I'm sure it works fine and I am partially joking.

But I was shocked first saw they used plastic. I went into the store to buy a 1911. Left with something else. Just didn't seem right!

I just bought an expensive gun and it has a plastic trigger. But it's a commie gun so not as shocking.
 
If your Colt has a standard spur hammer and you install an upswept safety, you'll need to use a compatible ring or rowel-type hammer. You may get lucky and get one that'll drop in and work, and you may not. It's a crapshoot.

Now for the unasked, usually unappreciated advice section.

One...the frame blank was never intended to be a permanent part of the gun. The original intent was to allow trigger smiths to check progress on their work without the hassle of removing and replacing the Series 80 frame levers a half-dozen times. They're soft, and the holes become flanged with use, making it necessary to dress the flanging with a file about every 1500-2,000 rounds or risk dragging on the sear and causing failure to reset properly...which leads to hammer follow or burst fire. Replace the blank when it needs its 4th dressing.

Two...If you remove the Series 80 parts, I strongly advise against letting anyone else shoot the gun.

Should that person have an idiot moment, and shoot himself in the foot....even though the missing parts wouldn't have made any difference...you open yourself up to a ruinous lawsuit should that fact come to light...because you've altered or disabled a designed-in safety feature.

Think your best friend wouldn't dream of suing you? Think again.

When his long-term disability runs out, and his employer terminates him...and he can't meet his mortgage and car payments without robbing his kids' college fund or his retirement nest egg...your assets will start to look awfully tempting.

A civil lawyer's job is getting money for his client, and he will use any and everything at his disposal to do that. Removing a safety would be presented as reckless disregard. That won't end well for you, the defendant.


Just my 2% of a buck.
I left the innards as is when I did this a couple of weeks ago. Just changed the grip safety, thumb safety, and MSH.
 
Nylon and plastic 1911 triggers actually serve a function. Being lighter/lower mass, they make it far less likely to have a dreaded hammer followdown during a slidelock reload, which means that trigger actions can be made ever lighter.

In the dear dead days before aluminum and plastic triggers, the match-tuned pistols were built with steel triggers, and the standard advice was to pull the trigger full rearward and hold it before releasing the slide. That was fine for a slow-fire Bullseye match, but when the fast action games came along, it was too easy to get out of sequence...and in the heat of the moment, pull trigger/release slide could turn into release slide/pull trigger before the gun was on target. That tends to frighten the spectators and piss off the ROs.

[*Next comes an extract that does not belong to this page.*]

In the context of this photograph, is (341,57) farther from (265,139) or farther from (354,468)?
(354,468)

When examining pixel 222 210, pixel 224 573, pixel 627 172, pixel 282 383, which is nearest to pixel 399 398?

And...since there seems to be an obsession with fielding sub 2-pound triggers...Bullseye Pistols are limited to 56 ounces...low-mass triggers are a necessity in these newfangled shooting devices.
 
Nylon and plastic 1911 triggers actually serve a function. Being lighter/lower mass, they make it far less likely to have a dreaded hammer followdown during a slidelock reload, which means that trigger actions can be made ever lighter.

In the dear dead days before aluminum and plastic triggers, the match-tuned pistols were built with steel triggers, and the standard advice was to pull the trigger full rearward and hold it before releasing the slide. That was fine for a slow-fire Bullseye match, but when the fast action games came along, it was too easy to get out of sequence...and in the heat of the moment, pull trigger/release slide could turn into release slide/pull trigger before the gun was on target. That tends to frighten the spectators and piss off the ROs.

And...since there seems to be an obsession with fielding sub 2-pound triggers...Bullseye Pistols are limited to 56 ounces...low-mass triggers are a necessity in these newfangled shooting devices.
This is all good stuff, and thanks very much John. As mentioned upthread, I see that the mainspring housing on Colt Governments, and perhaps other 1911s, is also plastic and has been for many years (at least 25 that I know of). I have changed mine out, but only because I was installing a steel "mag guide" as Alan Smith of Smith & Alexander refers to them, that is one piece with the MSH.

I have read comments somewhere that the plastic material is "self lubricating" for the mainspring within, but have wondered if that is simply a side benefit, or was it the primary design consideration? My primary beef is more aesthetic than functional in that the verticle plastic grooves on the "backstrap" tend to get boogered up over time, and will indeed become less "grippy" if they get beat up enough.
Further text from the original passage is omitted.